### TEXTAUSZUG
Rede von
August
Neuburger
- Parteizugehörigkeit zum Zeitpunkt der Rede:
(CDU/CSU)
- Letzte offizielle eingetragene Parteizugehörigkeit: (CDU)
Man will mit der Offenlegung der Steuerlisten denjenigen, der ein höheres Einkommen kraft seiner Leistung erzielt, diffamieren oder wenigstens der Möglichkeit aussetzen, daß er diffamiert wird.
Das ist der wahre Grund!
Herr Kollege Lausen hat weiter ausgeführt, daß mit der Offenlegung der Steuerlisten der Steuerbetrüger noch vorsichtiger werde. — Ja, nämlich noch vorsichtiger in der Tarnung seiner Steuerhinterziehungen. Da gebe ich ihm voll recht. Auf jeden Fall: die Offenlegung der Steuerlisten bringt keinen unehrlichen Steuerzahler dazu, nun steuerehrlich zu werden.
Ich habe die Presse der letzten Tage gelesen, und es sind mir viele Zuschriften zugegangen.
Eine davon möchte ich verlesen.
Ich kenne den Mann nicht, der sie mir geschrieben hat.
Er schreibt:
Ich darf mir vielleicht die Frage erlauben, ob die betreffenden Abgeordneten mal zu Ende gedacht haben, was bei einem solchen Gesetz herauskommen würde. Für den gewünschten Zweck so gut wie nichts, da sich gerissene Steuerhinterzieher, die selbst das Finanzamt nicht entlarvt, auch dadurch nicht schrecken lassen würden. Auf der anderen Seite aber würde eine allgemeine Bespitzelung und Beschnupperung anheben, daß schließlich kein Einkommensteuerpflichtiger seiner Haut mehr sicher wäre.

### AUFGABENSTELLUNG
**a)** Welche Partei nennt der Textauszug als letzte offiziell eingetragene Parteizugehörigkeit des Redners?
**b)** Prüfe, ob die folgenden Aussagen mit dem Textauszug übereinstimmen, und beantworte jede mit Ja oder Nein samt den entscheidenden Worten des Textauszugs als wörtlichem Zitat: (i) Der Redner kennt den Verfasser der verlesenen Zuschrift. (ii) Laut Redner bringt die Offenlegung der Steuerlisten keinen unehrlichen Steuerzahler dazu, steuerehrlich zu werden. (iii) Dem Redner sind viele Zuschriften zugegangen.
**c)** Wiederhole aus dem Textauszug wortgetreu die Passage, die mit „Ich habe die“ beginnt und bis einschließlich „mehr sicher wäre.“ reicht.
Das anschließende Material ist vom Textauszug unabhängig.

### GEGEBENE DATEN
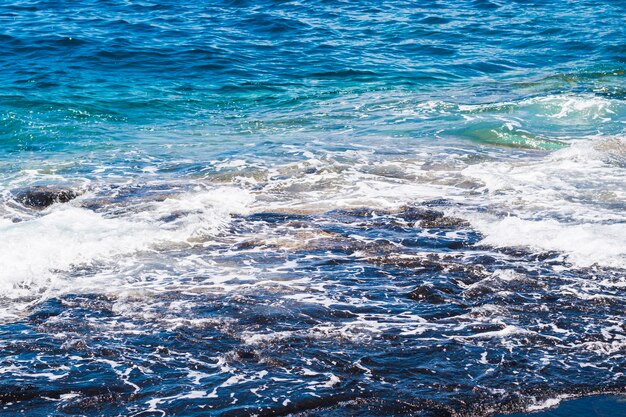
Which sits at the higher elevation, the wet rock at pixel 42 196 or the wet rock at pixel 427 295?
the wet rock at pixel 427 295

### BEARBEITETE AUFGABEN
**a)** Die CDU.

**b)**
(i) Nein: „Ich kenne den Mann nicht, der sie mir geschrieben hat.“
(ii) Ja: „die Offenlegung der Steuerlisten bringt keinen unehrlichen Steuerzahler dazu, nun steuerehrlich zu werden.“
(iii) Ja: „es sind mir viele Zuschriften zugegangen.“

**c)**
Ich habe die Presse der letzten Tage gelesen, und es sind mir viele Zuschriften zugegangen.
Eine davon möchte ich verlesen.
Ich kenne den Mann nicht, der sie mir geschrieben hat.
Er schreibt:
Ich darf mir vielleicht die Frage erlauben, ob die betreffenden Abgeordneten mal zu Ende gedacht haben, was bei einem solchen Gesetz herauskommen würde. Für den gewünschten Zweck so gut wie nichts, da sich gerissene Steuerhinterzieher, die selbst das Finanzamt nicht entlarvt, auch dadurch nicht schrecken lassen würden. Auf der anderen Seite aber würde eine allgemeine Bespitzelung und Beschnupperung anheben, daß schließlich kein Einkommensteuerpflichtiger seiner Haut mehr sicher wäre.